• EXERCISE BRIEF:
Return each of the entries below precisely, with no pictures in the result.

DATA IN THIS EXERCISE below:

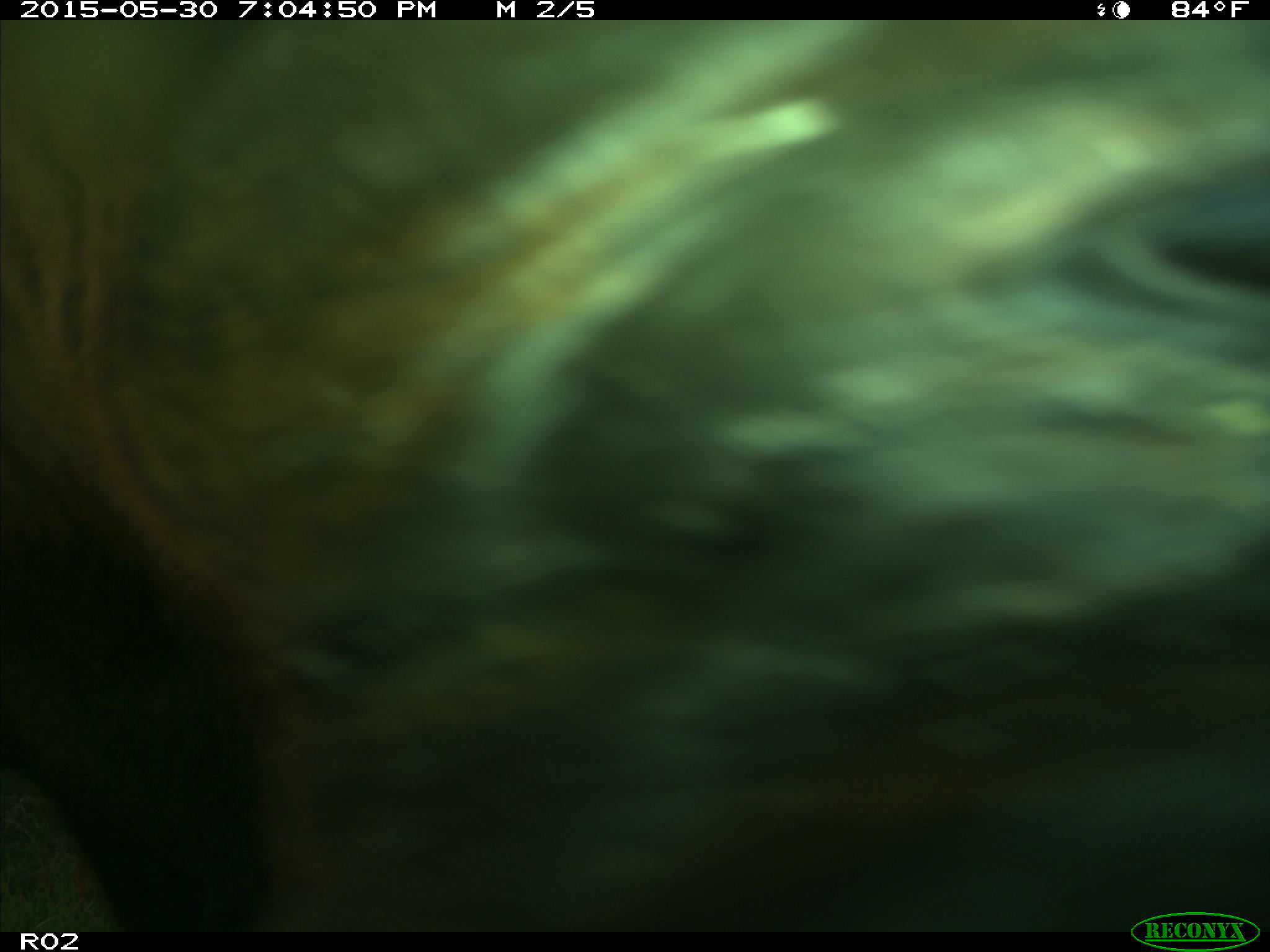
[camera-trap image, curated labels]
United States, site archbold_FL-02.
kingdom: Animalia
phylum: Chordata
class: Mammalia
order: Artiodactyla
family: Bovidae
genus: Bos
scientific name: Bos taurus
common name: domestic cow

End of DATA IN THIS EXERCISE.

• RESULT:
[camera-trap image, curated labels]
United States, site archbold_FL-02.
kingdom: Animalia
phylum: Chordata
class: Mammalia
order: Artiodactyla
family: Bovidae
genus: Bos
scientific name: Bos taurus
common name: domestic cow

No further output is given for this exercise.